» Written instruction: Copy out the data below verbatim, starting at the line that contains "From the photographer's" and ending at the line that contains "85 centimetres", with both of those lines included.

_____

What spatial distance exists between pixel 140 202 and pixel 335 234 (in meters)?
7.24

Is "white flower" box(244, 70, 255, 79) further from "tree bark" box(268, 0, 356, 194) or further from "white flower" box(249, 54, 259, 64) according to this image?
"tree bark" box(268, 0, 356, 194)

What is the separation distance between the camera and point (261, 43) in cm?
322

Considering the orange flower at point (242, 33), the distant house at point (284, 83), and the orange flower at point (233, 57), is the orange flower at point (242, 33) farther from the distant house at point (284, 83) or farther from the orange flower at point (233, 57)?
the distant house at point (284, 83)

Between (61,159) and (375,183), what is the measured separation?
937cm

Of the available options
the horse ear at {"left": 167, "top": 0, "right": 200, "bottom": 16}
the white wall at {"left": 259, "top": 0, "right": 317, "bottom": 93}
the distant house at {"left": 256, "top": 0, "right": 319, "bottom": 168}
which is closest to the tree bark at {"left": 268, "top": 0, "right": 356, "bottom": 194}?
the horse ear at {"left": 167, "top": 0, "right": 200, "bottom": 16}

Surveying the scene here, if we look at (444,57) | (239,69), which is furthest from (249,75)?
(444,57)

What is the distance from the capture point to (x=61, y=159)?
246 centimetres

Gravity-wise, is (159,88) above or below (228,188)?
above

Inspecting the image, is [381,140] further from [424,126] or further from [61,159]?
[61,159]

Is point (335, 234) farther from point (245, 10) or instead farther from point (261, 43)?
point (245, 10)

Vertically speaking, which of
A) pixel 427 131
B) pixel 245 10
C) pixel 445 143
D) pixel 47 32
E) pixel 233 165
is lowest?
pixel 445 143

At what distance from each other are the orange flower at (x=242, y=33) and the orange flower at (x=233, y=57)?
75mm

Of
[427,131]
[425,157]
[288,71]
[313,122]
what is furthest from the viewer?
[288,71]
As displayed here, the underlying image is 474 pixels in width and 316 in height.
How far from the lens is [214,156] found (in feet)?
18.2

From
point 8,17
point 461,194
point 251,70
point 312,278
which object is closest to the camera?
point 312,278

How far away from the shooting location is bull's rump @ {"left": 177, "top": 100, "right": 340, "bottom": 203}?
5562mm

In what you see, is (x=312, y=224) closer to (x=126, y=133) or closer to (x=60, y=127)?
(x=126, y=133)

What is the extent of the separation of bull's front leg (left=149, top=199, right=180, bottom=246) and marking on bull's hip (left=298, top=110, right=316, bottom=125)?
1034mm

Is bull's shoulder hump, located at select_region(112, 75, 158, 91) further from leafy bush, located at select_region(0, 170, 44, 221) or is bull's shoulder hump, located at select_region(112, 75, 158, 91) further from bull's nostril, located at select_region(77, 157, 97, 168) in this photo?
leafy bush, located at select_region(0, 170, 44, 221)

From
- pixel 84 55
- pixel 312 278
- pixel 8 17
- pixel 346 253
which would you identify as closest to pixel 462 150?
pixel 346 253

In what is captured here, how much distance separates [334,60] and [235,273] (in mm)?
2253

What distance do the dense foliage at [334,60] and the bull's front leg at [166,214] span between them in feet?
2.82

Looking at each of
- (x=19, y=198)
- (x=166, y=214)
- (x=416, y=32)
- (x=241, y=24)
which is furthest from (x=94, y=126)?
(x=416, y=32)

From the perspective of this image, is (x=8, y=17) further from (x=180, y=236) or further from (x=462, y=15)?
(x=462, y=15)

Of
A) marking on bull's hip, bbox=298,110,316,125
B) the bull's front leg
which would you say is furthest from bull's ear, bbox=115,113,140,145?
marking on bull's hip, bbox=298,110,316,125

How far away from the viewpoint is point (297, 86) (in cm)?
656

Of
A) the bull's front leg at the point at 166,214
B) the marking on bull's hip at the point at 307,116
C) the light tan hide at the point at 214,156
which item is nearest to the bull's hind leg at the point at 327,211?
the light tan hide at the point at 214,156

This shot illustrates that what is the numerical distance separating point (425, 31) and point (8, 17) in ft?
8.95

_____

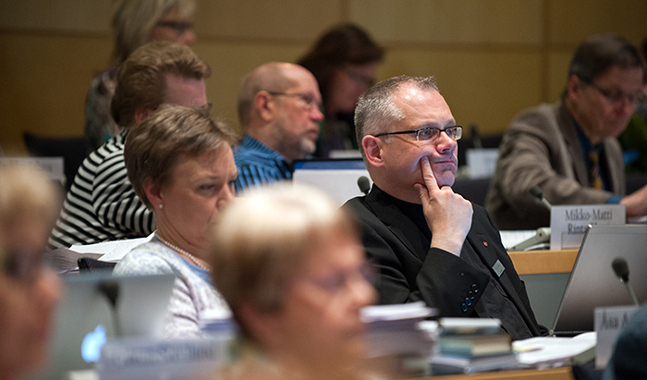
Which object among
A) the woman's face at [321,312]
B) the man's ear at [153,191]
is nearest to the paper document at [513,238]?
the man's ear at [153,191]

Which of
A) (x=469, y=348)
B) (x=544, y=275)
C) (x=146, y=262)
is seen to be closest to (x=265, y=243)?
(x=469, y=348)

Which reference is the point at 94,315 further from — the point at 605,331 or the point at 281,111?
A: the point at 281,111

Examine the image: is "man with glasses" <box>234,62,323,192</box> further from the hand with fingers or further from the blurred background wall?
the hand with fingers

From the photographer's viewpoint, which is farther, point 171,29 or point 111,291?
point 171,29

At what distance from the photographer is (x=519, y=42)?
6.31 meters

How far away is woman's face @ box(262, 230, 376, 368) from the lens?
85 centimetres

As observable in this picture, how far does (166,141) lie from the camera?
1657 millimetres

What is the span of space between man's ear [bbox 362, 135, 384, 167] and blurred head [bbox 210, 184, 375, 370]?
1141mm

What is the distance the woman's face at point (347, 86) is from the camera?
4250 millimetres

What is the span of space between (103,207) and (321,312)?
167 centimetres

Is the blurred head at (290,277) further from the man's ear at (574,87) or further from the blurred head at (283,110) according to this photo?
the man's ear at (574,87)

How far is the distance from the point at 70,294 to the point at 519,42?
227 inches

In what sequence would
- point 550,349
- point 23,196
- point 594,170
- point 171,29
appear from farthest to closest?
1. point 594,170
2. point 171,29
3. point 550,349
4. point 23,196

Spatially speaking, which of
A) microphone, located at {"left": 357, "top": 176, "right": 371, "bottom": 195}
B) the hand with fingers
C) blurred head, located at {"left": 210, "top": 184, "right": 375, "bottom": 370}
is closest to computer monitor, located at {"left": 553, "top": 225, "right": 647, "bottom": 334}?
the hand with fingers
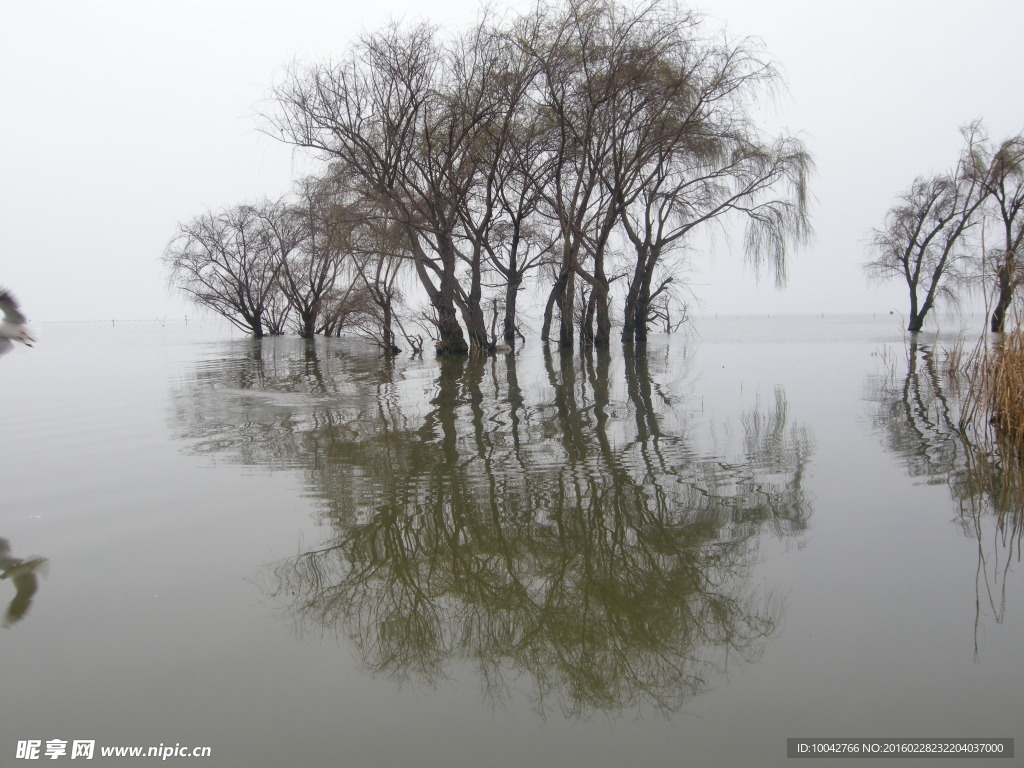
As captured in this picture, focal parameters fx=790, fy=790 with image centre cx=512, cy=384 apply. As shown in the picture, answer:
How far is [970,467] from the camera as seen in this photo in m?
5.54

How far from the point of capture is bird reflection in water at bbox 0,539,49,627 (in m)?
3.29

_____

» Completed task:
From the photographer's viewpoint, which is farther, point 171,29 or point 111,291?
point 171,29

At what distance from the photographer is (x=519, y=42)?
6.31 meters

How far away is woman's face @ box(262, 230, 376, 368) from the lens?
85 centimetres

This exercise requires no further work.